The Republican Race at Halftime

It’s halftime in the race for the Republican nomination. After Rick Santorum’s victory in Louisiana on March 24, slightly more than half of the delegates (54%) to the Tampa GOP convention have been chosen.

As of March 26, Mitt Romney had lapped the field with more delegates than Rick Santorum, Newt Gingrich, and Ron Paul combined. He is estimated to now have 565 delegates, with 1144 needed for victory. Powered by clutch wins in big states like Florida, Michigan, Ohio, and Illinois, and taking advantage of a divided opposition, Romney is in a very strong position for a first-ballot nomination. It will be virtually impossible for either Santorum or Gingrich to win more delegates than Romney; the best they can hope to do is block him on the first ballot and then try to pick up the pieces after that.  As we shall see, the clock is running and key parts of the schedule favor Mitt Romney. Barring a string of fumbles, the nomination is now his to lose.

As Ron Brownstein pointed out in National Journal, the Republican race has been a contest between the “GOP’s upscale managerial wing,” led by Romney, and the more populist base of evangelicals who have split their votes between Santorum and Gingrich. Romney has generally won the big metropolitan areas — Miami, Detroit, Cleveland, Cincinnati, Phoenix, and Chicago — while Santorum and Gingrich have usually won the South and Heartland rural votes. Santorum has yet to win a state with a central city that has over one million people or any of the 10 most populous states.

The good news for Romney — besides the fact that he’s had more than one opponent — is that there are generally more middle-class suburban Republican voters than rural populists. Organization, money, and demographics have carried Romney thus far.  Unless Santorum can shake up the race with some unexpected victories in California, New York, Wisconsin, or New Jersey, Romney will probably continue to grind out a victory.

How does the second half look?  In April alone, there are three Northeastern “winner-take-all” primaries in Maryland, the District of Columbia, and New York.  Adding those 151 Northeastern delegates plus a majority of the 54 to be chosen in Connecticut, Rhode Island, and Delaware will give Romney well over 700, nearly two-thirds of the way home. And adding the 262 winner-take-all delegates from California, New Jersey, and Utah gets Romney 90% of the way to 1144.   Adding in delegates for second-place finishes in Texas (where there are plenty of wealthy suburbanites) and other Southern/Heartland states would then put Romney over the top by June.

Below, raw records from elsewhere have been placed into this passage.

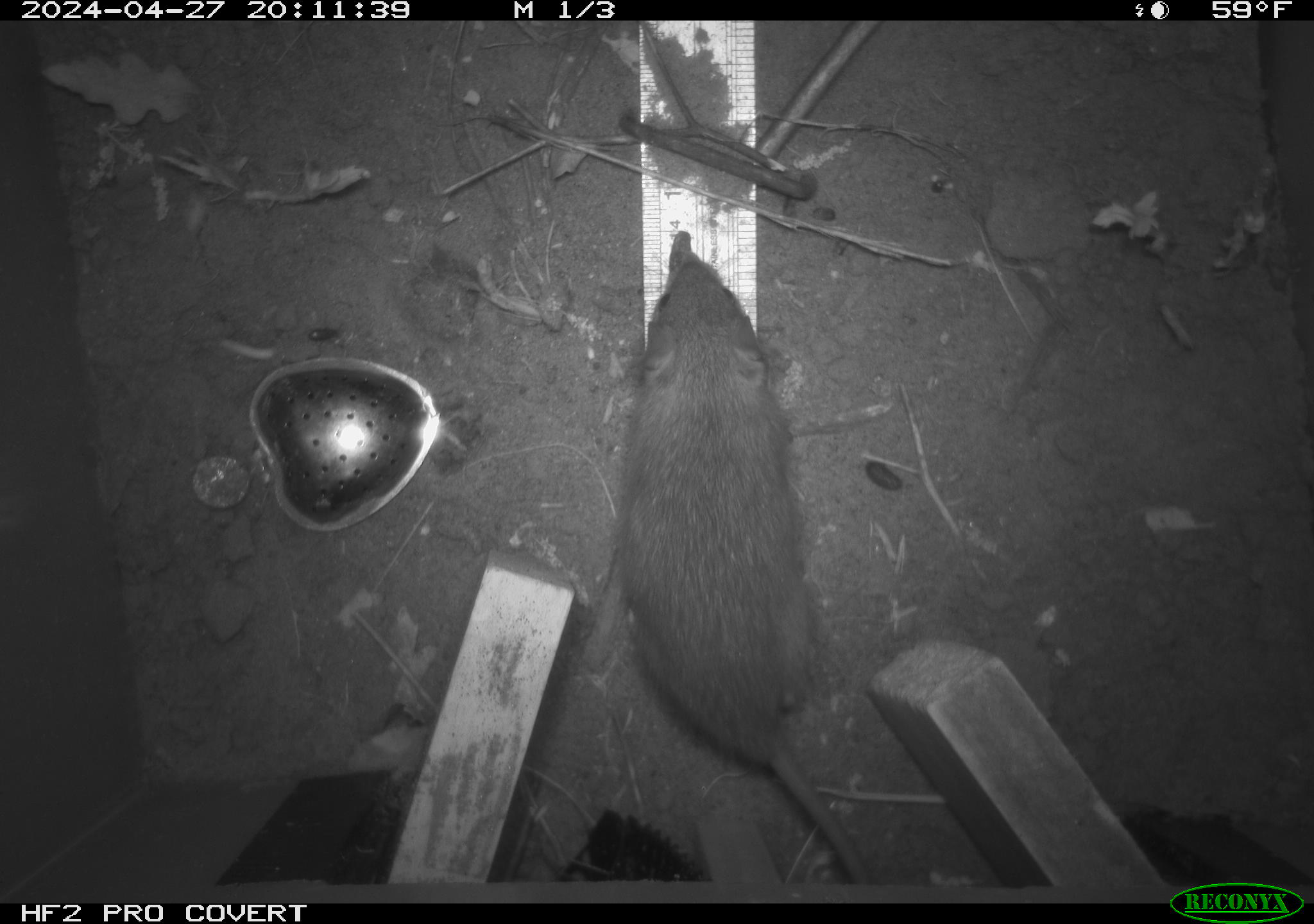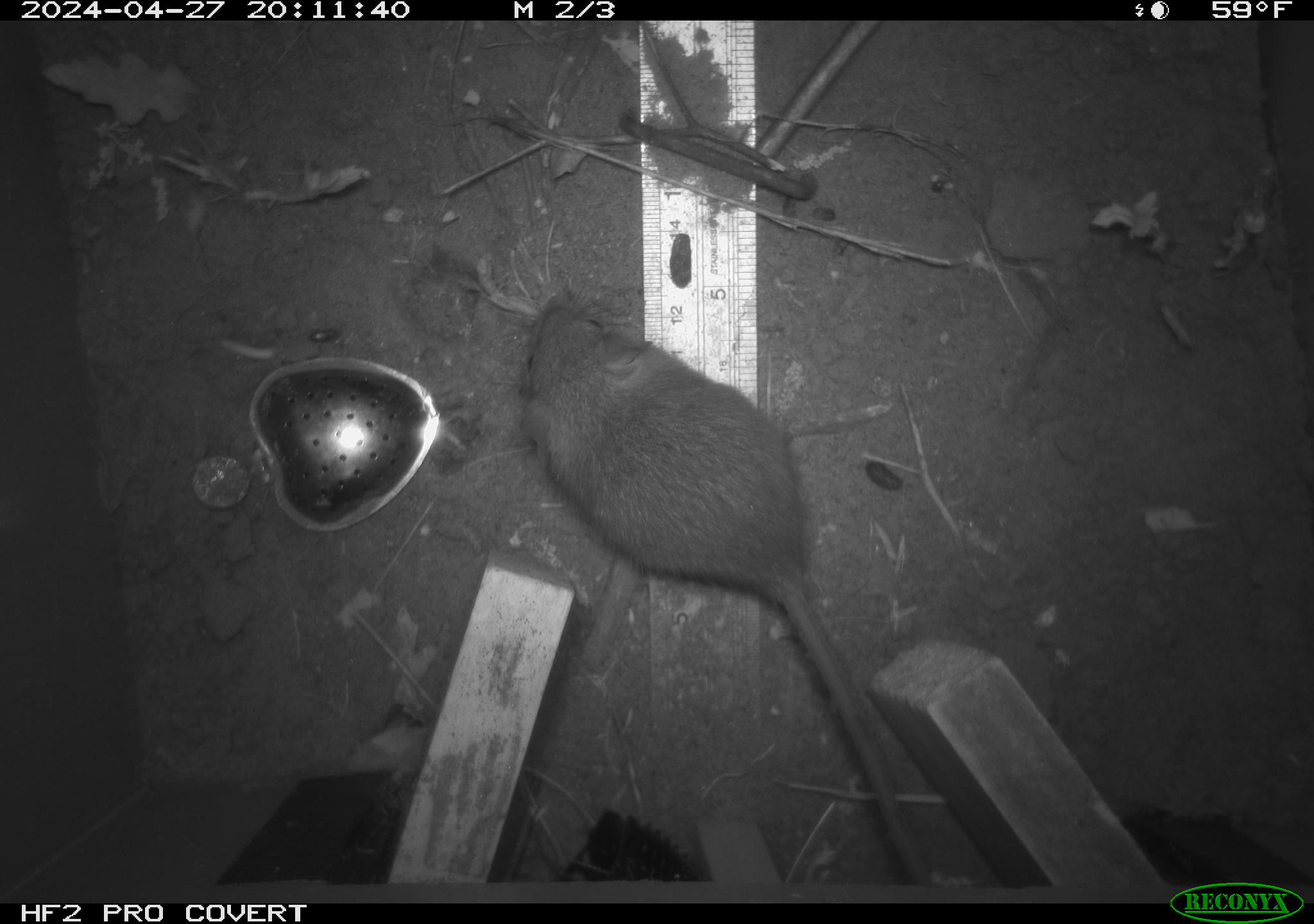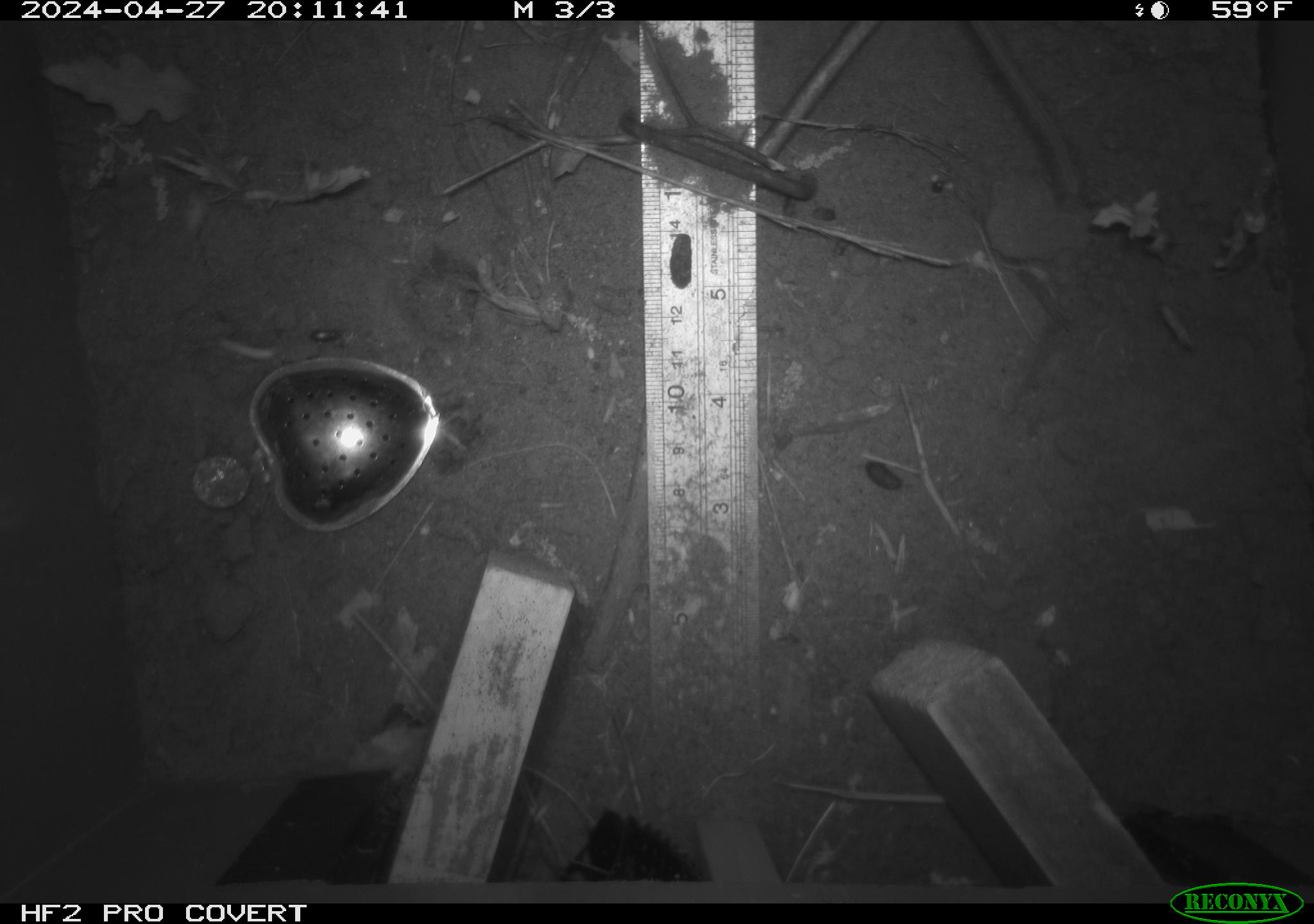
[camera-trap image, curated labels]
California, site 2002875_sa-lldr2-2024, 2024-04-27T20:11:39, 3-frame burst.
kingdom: Animalia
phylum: Chordata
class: Mammalia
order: Rodentia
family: Muridae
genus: Rattus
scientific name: Rattus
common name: rat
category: rattus species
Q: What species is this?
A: Rattus species (rat) (Rattus).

To have any chance of blocking Romney’s relentless march to a first-ballot victory, Santorum will have to win Wisconsin on April 3; get a big majority in his home state of Pennsylvania on April 24; and string together victories down the stretch in North Carolina, Indiana, West Virginia, and all the remaining Southern and Heartland states. But that still wouldn’t be enough. Santorum would have to also take away some states where Romney is favored — either California or New Jersey, or both — plus smaller Sun Belt states like New Mexico.  That is an extremely tall order for a candidate with little money or organization who also may be running out of time. And unfortunately for Santorum, both the latest national Gallup poll and USC/L.A. Times poll of California Republicans give Romney a double-digit lead.

What are the chances that Santorum can put together such a spectacular comeback?  Perhaps the best shot he has is that with Gingrich fading fast, he’ll finally get the one-on-one showdown he’s wanted with Romney. Exit polls have consistently shown that conservatives outnumber moderate Republicans by about a 60-40 average. Santorum may be able to contrast his opposition to President Obama’s health care bill with Romney’s previous support for a mandate requiring individuals to purchase health insurance. Santorum already has the strong support of social conservatives.  To win suburban states like California and New Jersey, he’ll need to peel away some economic conservatives from Romney.  “ObamaCare” might be his best wedge issue. But unless Santorum can get a breakout win in California, New York, or New Jersey, he’ll be facing some pretty tough delegate math.

To use the football metaphor again, by winning the bigger states, Romney has been scoring touchdowns while Santorum’s smaller states have only been field goals.  The danger for Santorum is that he may fall too far behind while his opponent simply runs out the clock.  To catch up, he’ll need some Romney fumbles.  The odds are against it, but in this year, anything is possible.